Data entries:

>>>>

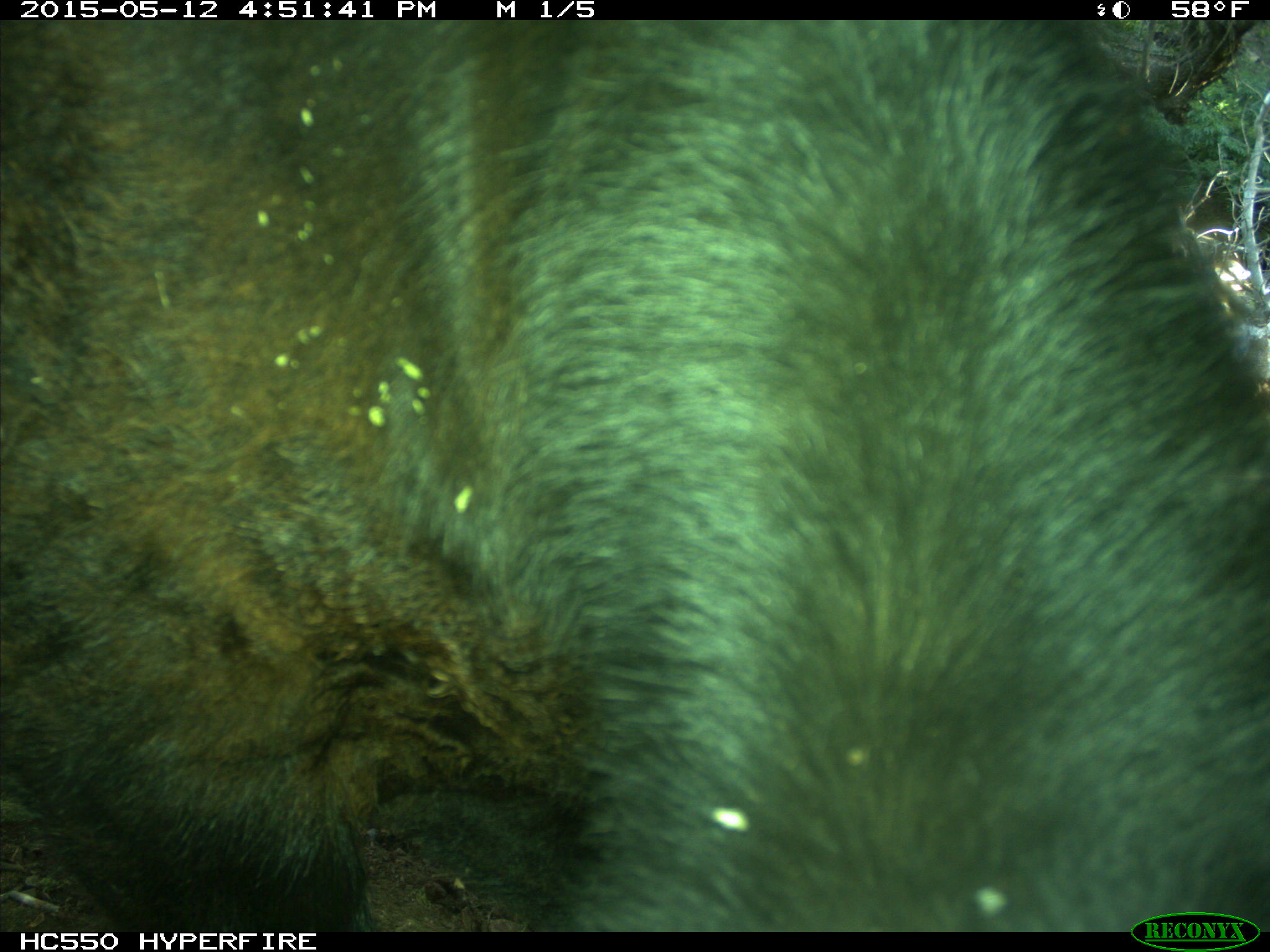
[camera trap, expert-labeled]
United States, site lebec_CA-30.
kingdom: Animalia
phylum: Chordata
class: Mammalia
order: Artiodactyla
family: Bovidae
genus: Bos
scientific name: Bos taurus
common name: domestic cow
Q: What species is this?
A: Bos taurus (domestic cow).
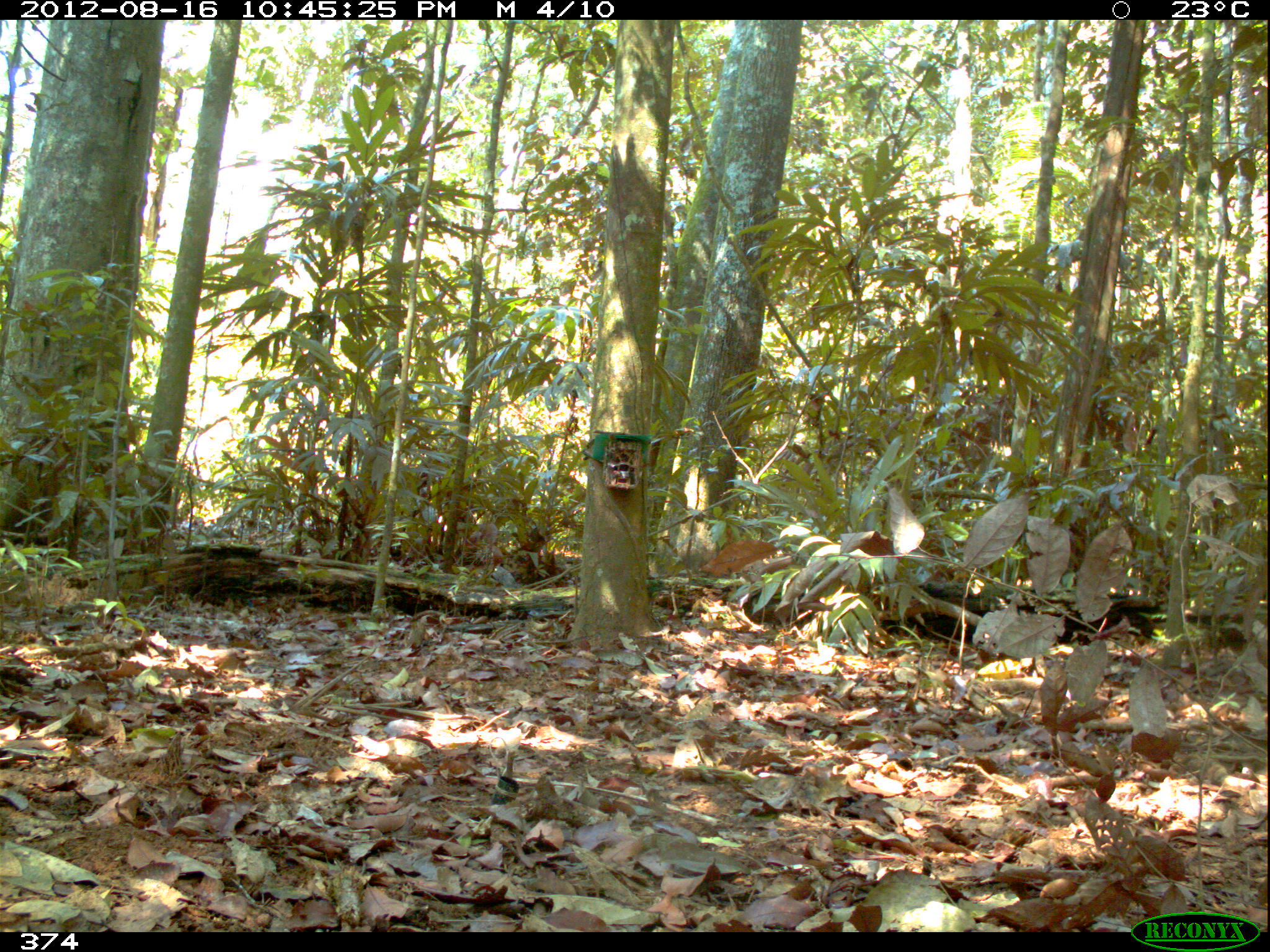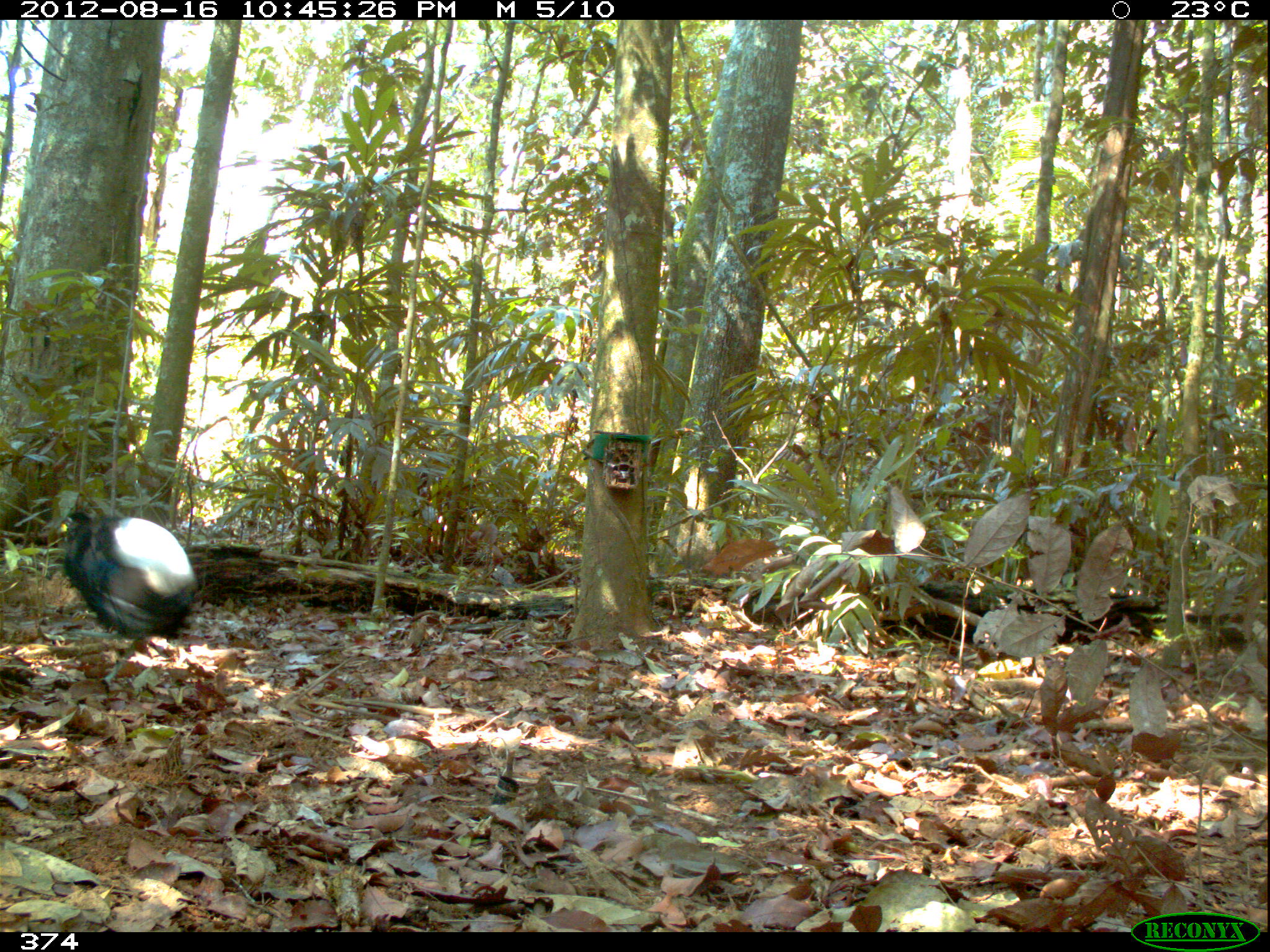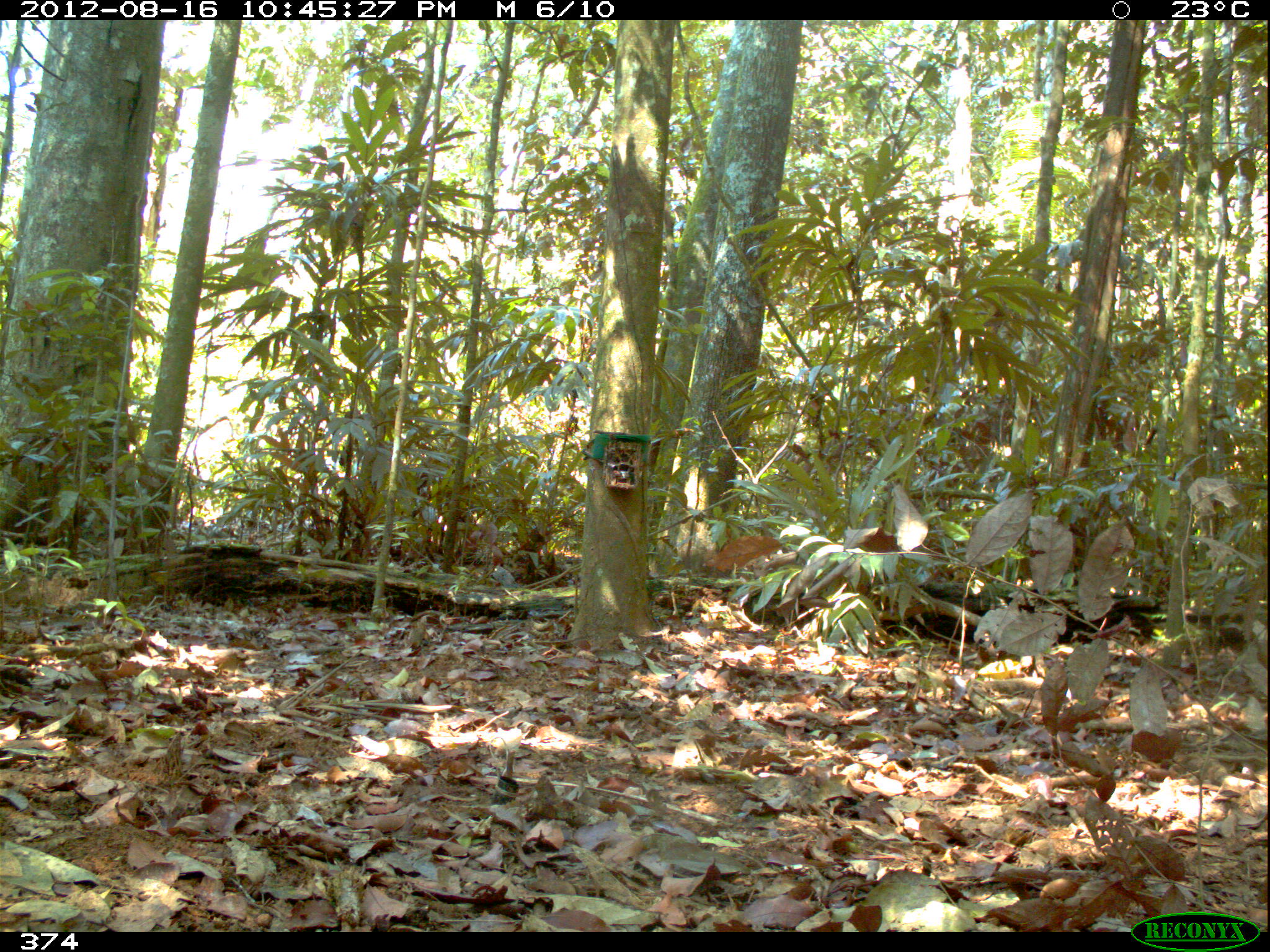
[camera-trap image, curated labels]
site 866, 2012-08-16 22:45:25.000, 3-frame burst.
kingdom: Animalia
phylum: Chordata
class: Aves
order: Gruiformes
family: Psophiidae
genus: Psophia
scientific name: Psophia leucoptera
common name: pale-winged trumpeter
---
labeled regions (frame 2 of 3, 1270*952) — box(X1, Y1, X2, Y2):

<<<<

Output the data above in full and exactly, with every image left out.

[camera trap, expert-labeled]
United States, site lebec_CA-30.
kingdom: Animalia
phylum: Chordata
class: Mammalia
order: Artiodactyla
family: Bovidae
genus: Bos
scientific name: Bos taurus
common name: domestic cow
Q: What species is this?
A: Bos taurus (domestic cow).
[camera-trap image, curated labels]
site 866, 2012-08-16 22:45:25.000, 3-frame burst.
kingdom: Animalia
phylum: Chordata
class: Aves
order: Gruiformes
family: Psophiidae
genus: Psophia
scientific name: Psophia leucoptera
common name: pale-winged trumpeter
---
labeled regions (frame 2 of 3, 1270*952) — box(X1, Y1, X2, Y2):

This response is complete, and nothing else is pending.